October 12, 2018
Characterizing Venting and Seepage Along the California Coast
By Daniel Hoer
At the end of another long work day, I empty my pockets: zip ties, a hex wrench, miscellaneous combination wrenches, tubes of o-ring lubricant, several gloves (bizarrely, an odd number), rolls of electrical tape, various wires, nuts and washers, and a couple candy wrappers. This odd collection of tools and materials illustrates the science I like to do — building and deploying oceanographic prototypes.
I am not an engineer. I simply grew up tinkering and building things with my father and grandfathers, which laid the foundation for a proficiency in electrical and mechanical prototyping. In conjunction with my chemistry degrees, I utilize these skills to generate new and better ways of collecting scientific data that improves our ability to answer questions about the world around us.

Data records
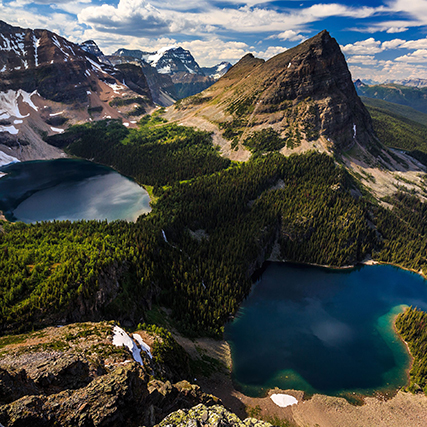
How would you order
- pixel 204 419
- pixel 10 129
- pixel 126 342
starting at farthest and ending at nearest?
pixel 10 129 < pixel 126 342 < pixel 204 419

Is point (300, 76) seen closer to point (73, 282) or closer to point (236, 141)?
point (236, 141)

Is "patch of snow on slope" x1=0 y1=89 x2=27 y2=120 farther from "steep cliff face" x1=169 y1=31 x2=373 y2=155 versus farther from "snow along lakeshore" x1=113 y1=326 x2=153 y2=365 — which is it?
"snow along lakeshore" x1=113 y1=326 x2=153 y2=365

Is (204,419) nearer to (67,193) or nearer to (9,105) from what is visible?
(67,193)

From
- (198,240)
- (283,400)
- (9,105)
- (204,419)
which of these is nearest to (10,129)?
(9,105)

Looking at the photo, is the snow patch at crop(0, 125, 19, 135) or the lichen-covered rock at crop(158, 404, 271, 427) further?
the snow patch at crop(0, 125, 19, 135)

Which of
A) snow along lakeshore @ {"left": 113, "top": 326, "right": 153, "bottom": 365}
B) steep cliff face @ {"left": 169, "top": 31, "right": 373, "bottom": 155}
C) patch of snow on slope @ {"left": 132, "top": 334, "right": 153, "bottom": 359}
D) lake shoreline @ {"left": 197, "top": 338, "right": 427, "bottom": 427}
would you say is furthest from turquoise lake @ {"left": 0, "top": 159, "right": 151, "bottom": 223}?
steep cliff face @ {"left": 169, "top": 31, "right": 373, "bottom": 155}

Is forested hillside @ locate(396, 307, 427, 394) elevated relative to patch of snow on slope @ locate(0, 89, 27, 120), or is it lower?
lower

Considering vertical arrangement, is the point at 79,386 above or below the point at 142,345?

-- Description of the task --
In the text on venting and seepage along the California coast, who did the writer grow up tinkering and building things with?

-- Written reply --
The writer's father and grandfathers.